番外編 宇宙漂流記ルミナス 125 STAR_SHIP2
オレ達を助けてくれたグラスマンの男性は、シム・キムスンと名乗った。
彼はSFパトロール・グラスマンの主人公で地球人と異星人のハーフだ。
グラスマンのグラスは惑星リテシアの善の宇宙人が作ったオーパーツで、他の者には作る事は出来ない代物だ。
グラスマンは戦前の米国のSf作家が州警察の権限を宇宙に持たせたらどうなるかのコンセプトで作られた作品だ。
このグラスを持つ者は身体の一部に透明なグラスが埋め込まれており、その力は超能力として発揮される。
このキムスンはそのグラスマンの中でもラストグラスと呼ばれる純正グラスマンの最後の一人だ。
なぜ純正グラスマンが最後の一人かと言うと、それは惑星リテシアがもう存在せず、グラスを作れる者がこの宇宙から消えてしまったからだ。
リテシア人はその危険性を危惧し、ラストグラスは遺伝するようにした。
その為、キムスン以降のグラスマンは生まれながらのグラスマン、つまり遺伝でグラスを持って生まれたグラスチルドレンだと言えるだろう。
グラスを持つ者は善である事を求められる。
それはグラスの力があまりにも強大で、他者を簡単に退かせたり屈服させらる程の力だから。
そして、グラスの持ち主は相手の嘘を瞬時に見抜く事が出来る。
だから彼等には嘘は通じない。
そして彼等も悪をなす事、噓をつく事が出来ない。
もしグラスを持つ者の行為が悪と見なされると、その者はグラスに身体を焼かれてしまうからだ。
また、グラスは他者がそのグラスマンを殺して奪い取ろうとしても、持ち主が死んだ瞬間にボロボロと崩れ落ちてしまうのだ。
だから誰もグラスマンのグラスを奪う事は出来ない。
唯一、グラスマンを恐れもせずに襲って来る者がいる。
それが宇宙海賊バスコーンだ。
バスコーンはかつて母星を追い出された悪のリテシア人達がその科学力を悪に使った連中の慣れの果てだ。
宇宙海賊となったバスコーンと善のリテシア人の意思を継いだ者達の果てしなき戦い、それがSFパトロールグラスマンだ。

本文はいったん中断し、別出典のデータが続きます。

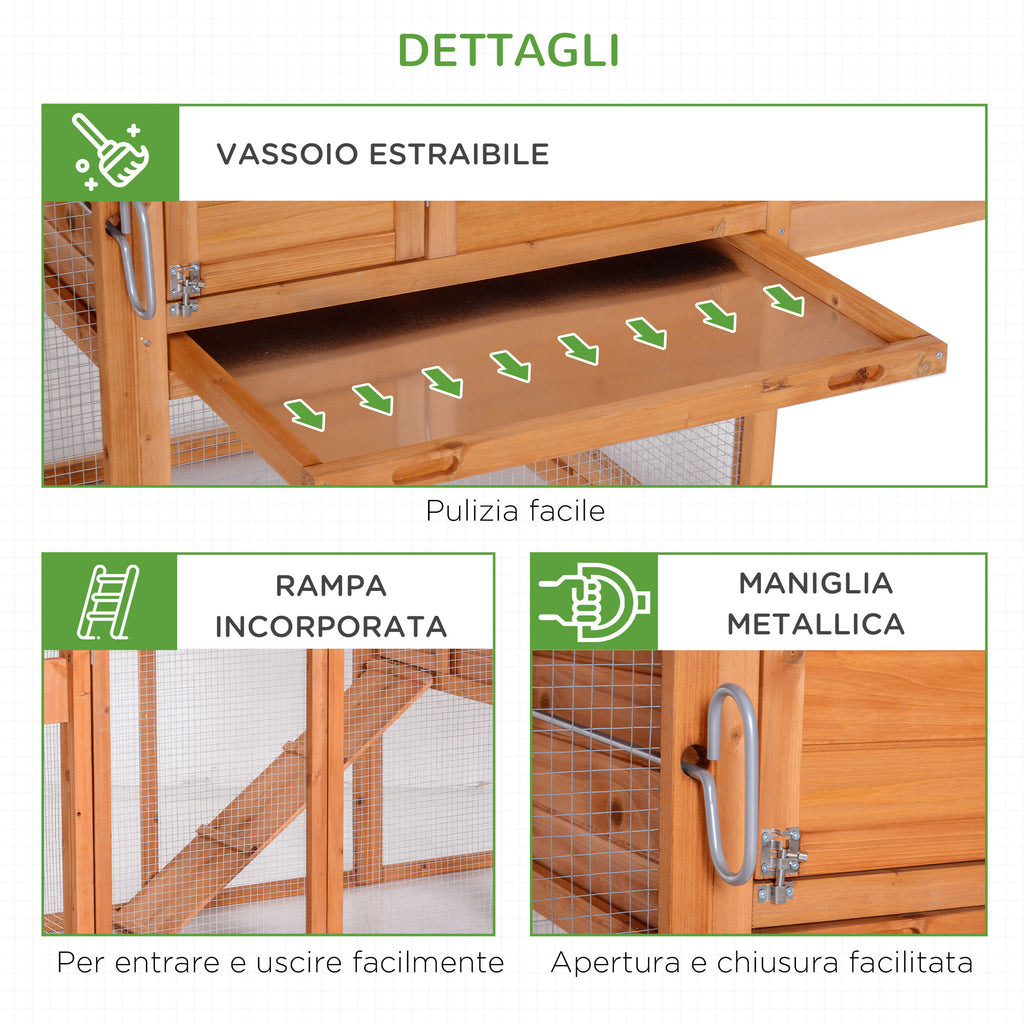 DETTAGLI

VASSOIO ESTRAIBILE

Pulizia facile

RAMPA INCORPORATA

Per entrare e uscire facilmente

MANIGLIA METALLICA

Apertura e chiusura facilitata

この作品はロボは出てこずに超宇宙船ブリティッシュ号がロボの代わりに活躍していた。
まあロボットの概念ができるずっと前の作品である意味キャプテンニュートンみたいなもんだからな。
この世界でウィンセルやランセルのような巨大ロボは珍しいのかもしれない。
「キミ達はどうやらこの宇宙の者とは違うようだね。話さなくてもわかるよ」
さすがグラスマン、オレ達が何も話さなくても事態を把握したようだ。
「もし危険が無いのならそのままここから自由にしてあげたいんだが、どうもこの宙域にはバスコーンの艦船がウヨウヨしてるみたいだからね。ここはボク達に従ってもらうよ。残念だけどキミ達に拒否権は無いから」
この言い方は少しキツイかも知らないが、彼の前には下手なごまかしが通用しないのでこれは仕方がない。
そしてオレ達はブリティッシュ号に先導される形で宇宙パトロールの基地のある星についていく形になった。
流石にブリティッシュ号の強さに恐れをなしたのか、バスコーン海賊団は移動中に姿を見せなかった。
そして、オレ達はルミナス号とウィンセルやランセルといったMVをグラスマンの仲間達に色々と調べられた。
ウィンセルを調べたのは巨大なドラゴン型の宇宙人でどうやら彼もグラスマンの一人のようだ。
バスコーン海賊団についてオレ達が何も知らないというと、グラスマンはオレ達にバスコーン海賊団の危険性について話してくれた。
……だけどいくら嘘や隠しが無いとはいえ、子供達にダイレクトに恐怖を教えるのはどうかなと思う。
実際話を聞いていた子供の中には泣き出してしまっただけで無く、お漏らしをしてしまった子までいたくらいだ。
さて、バスコーン海賊団……一体どんな連中なのだろうか。